How do I start a blog site?
Posted by: Lisa | September 11, 2006 at 01:25 PM
Who is the best president in Crapistan and why?
For example, I have a soft spot for Nazerbucks because he takes the whole Borat thing so seriously (and seems to play well with my prez) but then again Rakiman's eyebrows are just so retro
Posted by: Someone in a 'stan | September 14, 2006 at 01:58 PM
Good question there, SIS, but I'm not touching that one with a ten foot pole. Besides, everyone knows I am biased 'cause I have a soft spot for the 'bashy.
There's something to love about all of those knuckleheads, and, as you correctly point out, Nazerbucks has really distinguished himself with the Borat schtick.
And Lisa, check out blogger.com (free and easy and only somewhat reliable) or typepad.com (not as free, but still easy and more reliable). Monkeys can, and do, set up blogs. Super easy.
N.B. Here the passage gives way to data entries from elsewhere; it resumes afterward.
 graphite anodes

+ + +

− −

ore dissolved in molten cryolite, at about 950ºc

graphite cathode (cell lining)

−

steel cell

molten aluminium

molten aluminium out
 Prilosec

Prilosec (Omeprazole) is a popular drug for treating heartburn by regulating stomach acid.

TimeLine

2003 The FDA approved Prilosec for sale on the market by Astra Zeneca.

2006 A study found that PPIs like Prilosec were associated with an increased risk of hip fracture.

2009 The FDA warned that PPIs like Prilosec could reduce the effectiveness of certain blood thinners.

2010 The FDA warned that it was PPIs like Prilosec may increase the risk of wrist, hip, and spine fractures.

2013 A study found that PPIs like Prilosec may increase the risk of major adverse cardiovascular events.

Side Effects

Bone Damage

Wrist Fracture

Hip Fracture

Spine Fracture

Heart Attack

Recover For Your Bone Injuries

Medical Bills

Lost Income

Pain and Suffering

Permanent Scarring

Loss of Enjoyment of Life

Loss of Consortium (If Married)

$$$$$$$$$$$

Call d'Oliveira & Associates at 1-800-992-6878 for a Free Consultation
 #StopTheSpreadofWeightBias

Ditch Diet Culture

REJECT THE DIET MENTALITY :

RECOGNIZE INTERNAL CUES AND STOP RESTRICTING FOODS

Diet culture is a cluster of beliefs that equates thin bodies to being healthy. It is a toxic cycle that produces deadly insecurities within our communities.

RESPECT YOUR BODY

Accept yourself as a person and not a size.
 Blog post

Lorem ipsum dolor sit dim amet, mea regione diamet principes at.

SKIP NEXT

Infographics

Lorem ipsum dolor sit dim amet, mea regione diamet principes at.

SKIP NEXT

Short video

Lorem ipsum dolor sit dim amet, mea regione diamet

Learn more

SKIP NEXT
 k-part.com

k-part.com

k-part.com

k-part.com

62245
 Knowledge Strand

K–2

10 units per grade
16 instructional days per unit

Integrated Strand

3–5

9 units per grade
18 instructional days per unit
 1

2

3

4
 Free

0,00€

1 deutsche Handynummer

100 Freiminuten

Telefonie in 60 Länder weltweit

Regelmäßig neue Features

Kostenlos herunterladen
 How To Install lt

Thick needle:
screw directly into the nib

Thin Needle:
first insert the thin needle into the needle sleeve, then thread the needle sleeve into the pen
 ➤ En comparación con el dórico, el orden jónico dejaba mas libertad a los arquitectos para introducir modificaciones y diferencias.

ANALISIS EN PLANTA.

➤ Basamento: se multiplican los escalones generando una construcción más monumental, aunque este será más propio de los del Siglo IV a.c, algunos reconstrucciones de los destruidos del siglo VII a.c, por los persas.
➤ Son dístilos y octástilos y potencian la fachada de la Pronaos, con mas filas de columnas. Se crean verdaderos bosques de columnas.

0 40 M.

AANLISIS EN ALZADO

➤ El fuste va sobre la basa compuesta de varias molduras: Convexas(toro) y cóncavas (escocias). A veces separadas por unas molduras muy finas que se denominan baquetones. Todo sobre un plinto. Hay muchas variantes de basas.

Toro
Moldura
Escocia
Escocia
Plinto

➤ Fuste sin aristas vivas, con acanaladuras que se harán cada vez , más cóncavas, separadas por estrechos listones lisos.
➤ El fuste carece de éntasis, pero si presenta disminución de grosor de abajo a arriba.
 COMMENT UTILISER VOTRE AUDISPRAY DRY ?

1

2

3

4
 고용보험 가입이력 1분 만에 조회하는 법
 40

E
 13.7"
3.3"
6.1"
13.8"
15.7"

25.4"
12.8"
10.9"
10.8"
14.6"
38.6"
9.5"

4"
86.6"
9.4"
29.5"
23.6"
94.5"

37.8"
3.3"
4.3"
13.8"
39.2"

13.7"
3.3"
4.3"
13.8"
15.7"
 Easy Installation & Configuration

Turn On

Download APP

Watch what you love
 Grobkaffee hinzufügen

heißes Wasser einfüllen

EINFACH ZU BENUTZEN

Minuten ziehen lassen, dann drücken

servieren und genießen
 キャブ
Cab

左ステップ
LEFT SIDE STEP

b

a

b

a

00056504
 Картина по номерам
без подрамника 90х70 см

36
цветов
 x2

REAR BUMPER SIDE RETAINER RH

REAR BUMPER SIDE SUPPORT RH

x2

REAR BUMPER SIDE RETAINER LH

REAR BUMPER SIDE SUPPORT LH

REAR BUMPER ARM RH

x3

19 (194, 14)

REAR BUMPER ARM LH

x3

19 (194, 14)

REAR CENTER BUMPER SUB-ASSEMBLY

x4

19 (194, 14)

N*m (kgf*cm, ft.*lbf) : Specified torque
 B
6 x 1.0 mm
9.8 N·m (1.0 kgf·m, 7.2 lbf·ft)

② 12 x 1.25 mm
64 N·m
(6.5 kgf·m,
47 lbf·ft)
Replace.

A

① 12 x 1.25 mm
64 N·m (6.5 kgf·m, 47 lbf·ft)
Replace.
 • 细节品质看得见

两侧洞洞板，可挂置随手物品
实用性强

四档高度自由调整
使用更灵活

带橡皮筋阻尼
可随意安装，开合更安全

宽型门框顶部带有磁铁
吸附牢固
Posted by: carpetblogger | September 14, 2006 at 03:52 PM
Oh, God, I wish I'd seen this before. What a treat on a Sunday morning. You forgot to mention that (as in the case of Tajikistan Airlines) when you ask airport staff where to find the departure gate (which you will have to because it is so far out in the ghetto), the airport staff will give you looks of horror mixed with sympathy that you thought were reserved for people who announce that they have terminal cancer. This includes the part where they look you up and down to see if it could really be true for someone about you.